УКАЗАНИЯ И ТРЕБОВАНИЯ
Во сколько Понтий Пилат выходит на балкон в третьей редакции романа, если верить отрывку о романе «Мастер и Маргарита»?

ПРЕДЛОЖЕННЫЙ ОТРЫВОК
▼

Записки о Михаиле Булгакове - Лидия Яновская
Шрифт:
Интервал:
Закладка:
Сюжетная схема этих двух глав — примерно та же, что и в законченном романе. Но что такое — сюжетная схема!
Установлен подрамник, натянуто полотно. Слабый штриховой эскиз углем — для будущей картины маслом... Выбранная мастером мраморная глыба, в которую он всматривается, которую обходит со всех сторон, предчувствуя в ней скульптуру...
Снимите с полки роман «Мастер и Маргарита». Как начинается глава «Понтий Пилат»? «В белом плаще с кровавым подбоем, шаркающей кавалерийской походкой, ран-ним утром четырнадцатого числа весеннего месяца нисана в крытую колоннаду между двумя крыльями дворца Ирода Великого...»
В третьей редакции, которую «мог» слушать Ильф, этого околдовывающего ритма зачина нет. Глава начинается просто и бедно: «Шаркающей кавалерийской походкой в десять часов утра на балкон вышел шестой прокуратор Иудеи Понтий Пилат».
Еще нет этой тревожной игры красного и белого цвета в романе («В белом плаще с кровавым подбоем...»), игры, которая сначала вспыхивает в главе «Понтий Пилат», а потом — отблесками — во всех трагических и философских узлах романа. Читатель не всегда осознает эту игру, но она проникает в подсознание, завораживает, будит воображение...
В главе «Золотое копье» нет даты — этой ритмически звучащей даты, такой волнующе конкретной для нас здесь, такой таинственно значительной для читателей в России: «четырнадцатого числа весеннего месяца нисана...»

▲

ИСХОДНЫЙ СПИСОК
▼

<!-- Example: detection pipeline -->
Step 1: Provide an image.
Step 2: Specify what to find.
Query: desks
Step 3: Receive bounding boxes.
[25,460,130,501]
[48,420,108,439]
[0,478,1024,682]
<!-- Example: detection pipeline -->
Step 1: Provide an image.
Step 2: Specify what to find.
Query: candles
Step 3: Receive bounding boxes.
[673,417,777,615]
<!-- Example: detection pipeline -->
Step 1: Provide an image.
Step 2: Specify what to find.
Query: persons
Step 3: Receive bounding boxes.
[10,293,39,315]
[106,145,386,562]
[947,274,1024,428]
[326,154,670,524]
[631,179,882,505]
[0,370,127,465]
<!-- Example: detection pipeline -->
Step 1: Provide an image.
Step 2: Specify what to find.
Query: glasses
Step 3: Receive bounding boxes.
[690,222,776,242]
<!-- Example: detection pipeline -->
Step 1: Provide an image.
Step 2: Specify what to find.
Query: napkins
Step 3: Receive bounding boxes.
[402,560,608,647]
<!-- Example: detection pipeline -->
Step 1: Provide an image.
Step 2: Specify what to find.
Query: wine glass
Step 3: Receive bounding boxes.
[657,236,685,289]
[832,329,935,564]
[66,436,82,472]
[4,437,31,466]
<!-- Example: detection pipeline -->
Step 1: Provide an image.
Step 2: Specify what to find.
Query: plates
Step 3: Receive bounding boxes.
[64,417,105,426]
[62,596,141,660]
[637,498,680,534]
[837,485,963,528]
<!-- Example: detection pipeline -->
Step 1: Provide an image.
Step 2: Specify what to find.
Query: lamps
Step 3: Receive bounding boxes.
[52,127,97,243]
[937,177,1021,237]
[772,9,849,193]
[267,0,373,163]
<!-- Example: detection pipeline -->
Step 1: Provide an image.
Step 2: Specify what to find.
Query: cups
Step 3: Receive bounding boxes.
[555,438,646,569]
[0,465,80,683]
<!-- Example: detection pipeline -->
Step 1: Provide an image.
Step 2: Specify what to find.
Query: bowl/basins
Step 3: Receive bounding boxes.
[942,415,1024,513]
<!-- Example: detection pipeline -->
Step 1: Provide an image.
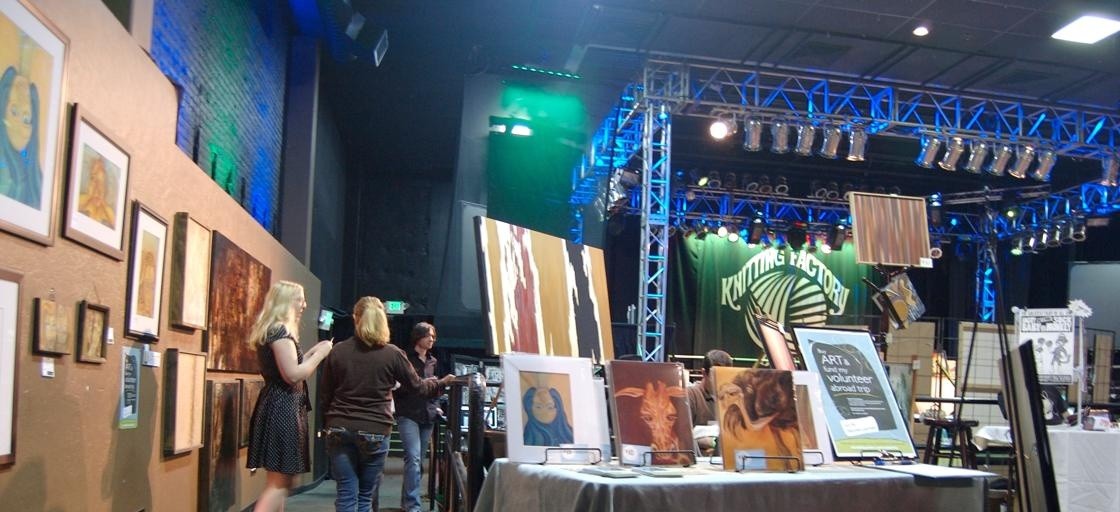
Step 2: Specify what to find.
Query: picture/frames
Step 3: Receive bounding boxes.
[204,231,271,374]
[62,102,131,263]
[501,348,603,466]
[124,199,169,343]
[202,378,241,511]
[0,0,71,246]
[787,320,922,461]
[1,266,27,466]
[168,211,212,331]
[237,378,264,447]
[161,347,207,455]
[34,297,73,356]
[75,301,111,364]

▲
▼

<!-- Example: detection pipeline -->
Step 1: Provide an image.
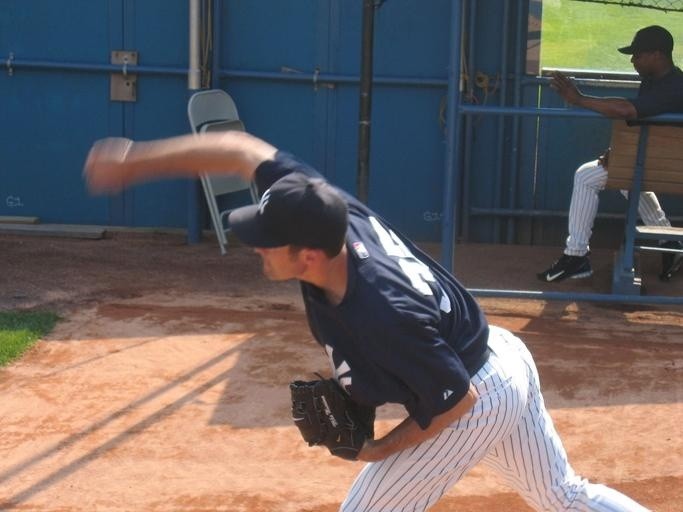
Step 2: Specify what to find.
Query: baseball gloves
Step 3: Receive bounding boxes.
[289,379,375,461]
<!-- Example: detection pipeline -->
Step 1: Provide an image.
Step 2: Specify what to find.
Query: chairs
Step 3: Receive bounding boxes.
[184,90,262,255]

▲

ПОЛНОЕ РЕШЕНИЕ
В десять часов утра.